> **WHAT YOU WILL DO**: Update the rows from the line holding "Among the group" through the last row, inclusive, so that "murky water" becomes "muddy water". Give those lines back with nothing else changed.

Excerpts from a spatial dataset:
[START]

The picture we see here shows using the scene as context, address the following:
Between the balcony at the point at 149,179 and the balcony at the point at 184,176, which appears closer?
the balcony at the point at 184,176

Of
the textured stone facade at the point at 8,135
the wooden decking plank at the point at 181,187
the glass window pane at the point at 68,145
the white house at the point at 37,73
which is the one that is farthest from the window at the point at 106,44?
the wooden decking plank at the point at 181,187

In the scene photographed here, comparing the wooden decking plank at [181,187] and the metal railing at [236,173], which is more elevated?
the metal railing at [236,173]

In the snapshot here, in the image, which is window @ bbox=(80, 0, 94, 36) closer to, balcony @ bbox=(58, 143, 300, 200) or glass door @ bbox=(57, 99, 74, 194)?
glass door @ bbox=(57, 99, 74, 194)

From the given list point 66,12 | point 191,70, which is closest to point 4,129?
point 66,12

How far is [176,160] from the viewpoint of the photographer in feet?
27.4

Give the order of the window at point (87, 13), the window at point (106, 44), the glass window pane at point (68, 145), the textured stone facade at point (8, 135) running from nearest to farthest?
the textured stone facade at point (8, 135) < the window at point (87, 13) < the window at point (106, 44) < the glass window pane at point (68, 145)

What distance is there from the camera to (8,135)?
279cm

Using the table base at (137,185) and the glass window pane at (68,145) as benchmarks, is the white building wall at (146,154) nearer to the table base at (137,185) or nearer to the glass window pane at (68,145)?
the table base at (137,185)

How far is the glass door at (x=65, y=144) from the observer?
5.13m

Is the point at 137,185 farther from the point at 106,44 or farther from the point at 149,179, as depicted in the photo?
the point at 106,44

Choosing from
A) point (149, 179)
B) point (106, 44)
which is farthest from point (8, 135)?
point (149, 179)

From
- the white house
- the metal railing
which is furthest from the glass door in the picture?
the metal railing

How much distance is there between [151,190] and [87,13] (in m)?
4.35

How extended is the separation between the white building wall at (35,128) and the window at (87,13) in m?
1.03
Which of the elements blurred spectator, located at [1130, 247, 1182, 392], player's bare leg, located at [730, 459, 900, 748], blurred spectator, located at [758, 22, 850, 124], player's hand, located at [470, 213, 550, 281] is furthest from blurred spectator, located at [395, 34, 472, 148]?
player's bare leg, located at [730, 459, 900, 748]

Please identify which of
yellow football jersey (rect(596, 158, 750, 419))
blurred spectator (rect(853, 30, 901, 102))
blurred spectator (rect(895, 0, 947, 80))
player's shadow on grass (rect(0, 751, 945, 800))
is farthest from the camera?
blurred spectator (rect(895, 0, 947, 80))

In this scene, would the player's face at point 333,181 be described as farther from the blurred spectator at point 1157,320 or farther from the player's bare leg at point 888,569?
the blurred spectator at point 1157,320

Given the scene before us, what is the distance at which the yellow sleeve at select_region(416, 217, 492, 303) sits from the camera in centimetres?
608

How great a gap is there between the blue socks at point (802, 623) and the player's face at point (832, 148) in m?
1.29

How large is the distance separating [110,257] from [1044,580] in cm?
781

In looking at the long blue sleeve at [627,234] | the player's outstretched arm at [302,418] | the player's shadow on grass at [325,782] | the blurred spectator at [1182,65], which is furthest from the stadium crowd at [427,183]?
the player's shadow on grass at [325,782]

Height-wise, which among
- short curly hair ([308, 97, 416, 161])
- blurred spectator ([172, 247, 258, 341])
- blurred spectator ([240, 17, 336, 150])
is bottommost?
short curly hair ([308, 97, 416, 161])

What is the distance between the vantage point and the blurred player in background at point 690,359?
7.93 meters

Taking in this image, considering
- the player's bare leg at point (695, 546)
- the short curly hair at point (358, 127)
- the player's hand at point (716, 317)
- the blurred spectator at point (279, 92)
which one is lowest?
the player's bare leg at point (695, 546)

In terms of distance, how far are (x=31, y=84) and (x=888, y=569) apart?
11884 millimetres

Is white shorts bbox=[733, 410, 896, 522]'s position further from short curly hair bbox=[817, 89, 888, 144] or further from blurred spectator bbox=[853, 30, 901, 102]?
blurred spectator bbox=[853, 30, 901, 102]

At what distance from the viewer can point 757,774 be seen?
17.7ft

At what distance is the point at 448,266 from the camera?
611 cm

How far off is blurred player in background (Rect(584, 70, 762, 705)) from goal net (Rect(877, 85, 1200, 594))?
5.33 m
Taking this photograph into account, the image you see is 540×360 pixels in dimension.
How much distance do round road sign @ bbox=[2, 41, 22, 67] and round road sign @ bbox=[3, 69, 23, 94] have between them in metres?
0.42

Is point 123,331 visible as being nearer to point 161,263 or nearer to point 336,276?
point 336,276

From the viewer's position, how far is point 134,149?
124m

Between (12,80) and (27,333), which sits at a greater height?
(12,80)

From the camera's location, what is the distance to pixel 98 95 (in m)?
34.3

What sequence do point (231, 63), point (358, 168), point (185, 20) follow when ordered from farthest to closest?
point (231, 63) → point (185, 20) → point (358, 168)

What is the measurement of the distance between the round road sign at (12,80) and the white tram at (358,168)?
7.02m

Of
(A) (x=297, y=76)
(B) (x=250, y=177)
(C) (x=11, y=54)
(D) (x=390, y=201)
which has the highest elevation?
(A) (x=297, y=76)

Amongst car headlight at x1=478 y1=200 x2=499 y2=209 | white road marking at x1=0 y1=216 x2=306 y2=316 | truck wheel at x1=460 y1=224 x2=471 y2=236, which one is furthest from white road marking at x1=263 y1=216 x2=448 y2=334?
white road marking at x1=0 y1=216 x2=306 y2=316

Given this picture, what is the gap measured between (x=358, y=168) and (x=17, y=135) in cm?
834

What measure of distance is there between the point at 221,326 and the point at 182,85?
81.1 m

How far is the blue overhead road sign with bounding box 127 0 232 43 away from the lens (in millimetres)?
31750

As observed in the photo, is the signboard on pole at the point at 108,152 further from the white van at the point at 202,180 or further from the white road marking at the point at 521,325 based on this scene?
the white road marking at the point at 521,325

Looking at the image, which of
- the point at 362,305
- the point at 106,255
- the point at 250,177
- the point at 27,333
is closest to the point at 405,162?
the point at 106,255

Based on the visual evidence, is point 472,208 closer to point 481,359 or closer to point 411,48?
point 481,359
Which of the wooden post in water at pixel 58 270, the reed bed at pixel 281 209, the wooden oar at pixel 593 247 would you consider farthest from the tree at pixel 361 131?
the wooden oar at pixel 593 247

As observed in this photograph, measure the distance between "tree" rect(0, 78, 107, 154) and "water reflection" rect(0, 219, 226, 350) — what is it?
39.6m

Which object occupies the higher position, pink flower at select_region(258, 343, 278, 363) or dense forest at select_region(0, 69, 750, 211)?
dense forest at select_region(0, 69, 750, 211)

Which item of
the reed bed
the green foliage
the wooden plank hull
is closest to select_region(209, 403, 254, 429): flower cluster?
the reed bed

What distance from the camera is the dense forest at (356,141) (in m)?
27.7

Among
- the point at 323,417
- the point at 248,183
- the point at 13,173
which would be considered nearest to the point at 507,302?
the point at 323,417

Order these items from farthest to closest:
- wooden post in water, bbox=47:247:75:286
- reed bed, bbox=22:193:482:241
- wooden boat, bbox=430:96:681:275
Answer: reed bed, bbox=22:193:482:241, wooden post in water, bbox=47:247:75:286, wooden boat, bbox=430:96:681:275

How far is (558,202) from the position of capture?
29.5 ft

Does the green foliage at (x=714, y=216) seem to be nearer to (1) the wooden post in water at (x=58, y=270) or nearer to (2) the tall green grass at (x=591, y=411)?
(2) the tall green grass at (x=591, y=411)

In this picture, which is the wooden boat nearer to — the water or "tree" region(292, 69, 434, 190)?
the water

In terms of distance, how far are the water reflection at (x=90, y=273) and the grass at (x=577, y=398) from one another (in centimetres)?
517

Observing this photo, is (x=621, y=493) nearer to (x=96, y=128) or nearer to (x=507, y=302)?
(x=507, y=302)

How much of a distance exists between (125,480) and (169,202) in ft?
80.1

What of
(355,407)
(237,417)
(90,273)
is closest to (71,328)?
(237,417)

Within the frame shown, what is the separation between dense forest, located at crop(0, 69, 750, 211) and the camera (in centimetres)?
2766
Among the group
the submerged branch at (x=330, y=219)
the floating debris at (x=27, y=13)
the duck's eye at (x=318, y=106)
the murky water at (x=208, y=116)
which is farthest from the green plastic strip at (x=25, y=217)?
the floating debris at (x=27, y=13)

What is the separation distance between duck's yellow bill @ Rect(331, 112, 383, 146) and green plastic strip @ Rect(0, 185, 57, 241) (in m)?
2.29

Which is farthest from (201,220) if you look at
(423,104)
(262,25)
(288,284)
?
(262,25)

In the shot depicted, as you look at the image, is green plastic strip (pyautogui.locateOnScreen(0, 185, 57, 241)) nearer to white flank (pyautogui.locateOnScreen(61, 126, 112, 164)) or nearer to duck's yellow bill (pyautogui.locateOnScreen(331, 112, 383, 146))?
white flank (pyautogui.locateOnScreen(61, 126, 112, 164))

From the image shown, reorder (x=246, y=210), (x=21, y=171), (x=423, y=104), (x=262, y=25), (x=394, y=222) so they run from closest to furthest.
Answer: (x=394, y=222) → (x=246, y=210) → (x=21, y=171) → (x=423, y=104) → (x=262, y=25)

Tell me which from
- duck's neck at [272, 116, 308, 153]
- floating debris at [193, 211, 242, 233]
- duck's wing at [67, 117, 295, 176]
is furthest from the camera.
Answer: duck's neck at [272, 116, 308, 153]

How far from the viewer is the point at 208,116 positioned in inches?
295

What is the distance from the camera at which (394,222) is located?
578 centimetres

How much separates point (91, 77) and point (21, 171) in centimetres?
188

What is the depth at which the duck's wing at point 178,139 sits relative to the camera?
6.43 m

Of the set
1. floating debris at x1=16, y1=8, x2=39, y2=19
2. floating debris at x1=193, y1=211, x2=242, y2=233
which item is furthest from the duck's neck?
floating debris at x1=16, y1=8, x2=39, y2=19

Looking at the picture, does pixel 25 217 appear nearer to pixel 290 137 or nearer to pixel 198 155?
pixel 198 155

[END]

> **RESULT OF THIS TASK**:
Among the group
the submerged branch at (x=330, y=219)
the floating debris at (x=27, y=13)
the duck's eye at (x=318, y=106)
the muddy water at (x=208, y=116)
which is farthest from the green plastic strip at (x=25, y=217)?
the floating debris at (x=27, y=13)

What is the separation distance between duck's yellow bill @ Rect(331, 112, 383, 146) and green plastic strip @ Rect(0, 185, 57, 241) (in m)?
2.29

Which is farthest from (201,220) if you look at
(423,104)
(262,25)
(288,284)
?
(262,25)

In the shot depicted, as you look at the image, is green plastic strip (pyautogui.locateOnScreen(0, 185, 57, 241)) nearer to white flank (pyautogui.locateOnScreen(61, 126, 112, 164)) or nearer to duck's yellow bill (pyautogui.locateOnScreen(331, 112, 383, 146))?
white flank (pyautogui.locateOnScreen(61, 126, 112, 164))

From the image shown, reorder (x=246, y=210), (x=21, y=171), (x=423, y=104), (x=262, y=25), (x=394, y=222) so they run from closest to furthest.
Answer: (x=394, y=222) → (x=246, y=210) → (x=21, y=171) → (x=423, y=104) → (x=262, y=25)

Tell me which from
- duck's neck at [272, 116, 308, 153]
- floating debris at [193, 211, 242, 233]
- duck's wing at [67, 117, 295, 176]
is furthest from the camera.
Answer: duck's neck at [272, 116, 308, 153]

How far from the viewer is the point at 208,116 positioned in inches?
295

What is the distance from the camera at which (394,222) is located?
578 centimetres

How much separates point (91, 77) and point (21, 171) in centimetres?
188

What is the depth at which the duck's wing at point 178,139 sits relative to the camera?
6.43 m

Of the set
1. floating debris at x1=16, y1=8, x2=39, y2=19
2. floating debris at x1=193, y1=211, x2=242, y2=233
which item is furthest from the duck's neck?
floating debris at x1=16, y1=8, x2=39, y2=19

Looking at the picture, does pixel 25 217 appear nearer to pixel 290 137 or nearer to pixel 198 155?
pixel 198 155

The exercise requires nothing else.